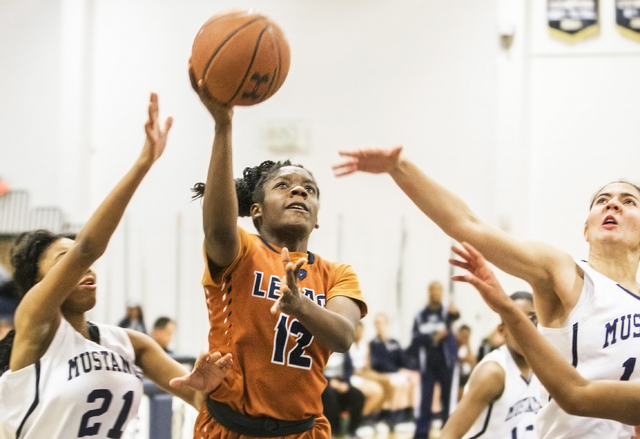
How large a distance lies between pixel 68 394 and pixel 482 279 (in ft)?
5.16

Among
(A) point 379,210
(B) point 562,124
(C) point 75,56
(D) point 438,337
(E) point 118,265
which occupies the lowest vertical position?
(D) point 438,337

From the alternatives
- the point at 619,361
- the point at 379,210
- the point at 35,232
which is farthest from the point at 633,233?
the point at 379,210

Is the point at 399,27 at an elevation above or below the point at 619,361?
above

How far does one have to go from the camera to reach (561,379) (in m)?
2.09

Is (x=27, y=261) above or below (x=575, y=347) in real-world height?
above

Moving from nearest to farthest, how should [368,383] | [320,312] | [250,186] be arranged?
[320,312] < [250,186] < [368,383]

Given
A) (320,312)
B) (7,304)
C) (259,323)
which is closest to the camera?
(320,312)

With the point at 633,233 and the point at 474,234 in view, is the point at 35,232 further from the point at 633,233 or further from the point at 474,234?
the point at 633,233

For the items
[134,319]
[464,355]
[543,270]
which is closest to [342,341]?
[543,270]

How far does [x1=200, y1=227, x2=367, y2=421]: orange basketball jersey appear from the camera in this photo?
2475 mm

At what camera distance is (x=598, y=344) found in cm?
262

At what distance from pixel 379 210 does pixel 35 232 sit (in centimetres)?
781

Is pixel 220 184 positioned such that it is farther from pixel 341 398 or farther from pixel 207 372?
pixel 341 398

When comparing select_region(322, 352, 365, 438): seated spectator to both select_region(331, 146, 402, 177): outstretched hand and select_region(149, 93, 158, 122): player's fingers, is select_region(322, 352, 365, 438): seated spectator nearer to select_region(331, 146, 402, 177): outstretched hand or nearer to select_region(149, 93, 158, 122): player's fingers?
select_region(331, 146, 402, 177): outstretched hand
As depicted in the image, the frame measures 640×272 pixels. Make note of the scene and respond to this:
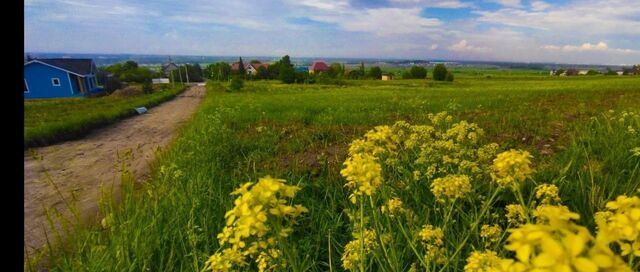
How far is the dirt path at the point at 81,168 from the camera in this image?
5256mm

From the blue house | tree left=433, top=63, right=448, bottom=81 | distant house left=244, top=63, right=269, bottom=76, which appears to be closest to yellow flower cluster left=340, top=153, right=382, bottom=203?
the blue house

-*-

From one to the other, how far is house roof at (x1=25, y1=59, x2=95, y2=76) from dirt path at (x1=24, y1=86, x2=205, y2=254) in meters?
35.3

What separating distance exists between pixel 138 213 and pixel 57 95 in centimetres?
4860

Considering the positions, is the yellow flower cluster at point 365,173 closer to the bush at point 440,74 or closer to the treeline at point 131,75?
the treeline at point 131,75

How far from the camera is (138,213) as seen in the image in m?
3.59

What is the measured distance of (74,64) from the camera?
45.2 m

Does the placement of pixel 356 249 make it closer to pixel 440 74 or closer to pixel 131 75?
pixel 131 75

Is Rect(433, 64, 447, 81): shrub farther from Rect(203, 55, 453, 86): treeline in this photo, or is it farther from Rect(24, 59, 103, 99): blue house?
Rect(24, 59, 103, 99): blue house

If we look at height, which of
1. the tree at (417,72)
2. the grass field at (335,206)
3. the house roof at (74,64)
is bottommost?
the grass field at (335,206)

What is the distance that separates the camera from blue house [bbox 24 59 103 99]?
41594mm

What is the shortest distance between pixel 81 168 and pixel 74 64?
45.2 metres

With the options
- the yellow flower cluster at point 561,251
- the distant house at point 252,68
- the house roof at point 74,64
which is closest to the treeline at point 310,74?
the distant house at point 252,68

-*-

## Exercise description
Pick out every line in the material that contains the word "farthest" and copy each one in full. Case counts, so uppercase and lowercase letters must match.

## Result of this task
which is farthest from the point at 633,233?
Moving from nearest to farthest, how should [368,383] | [320,312] | [250,186] be arranged?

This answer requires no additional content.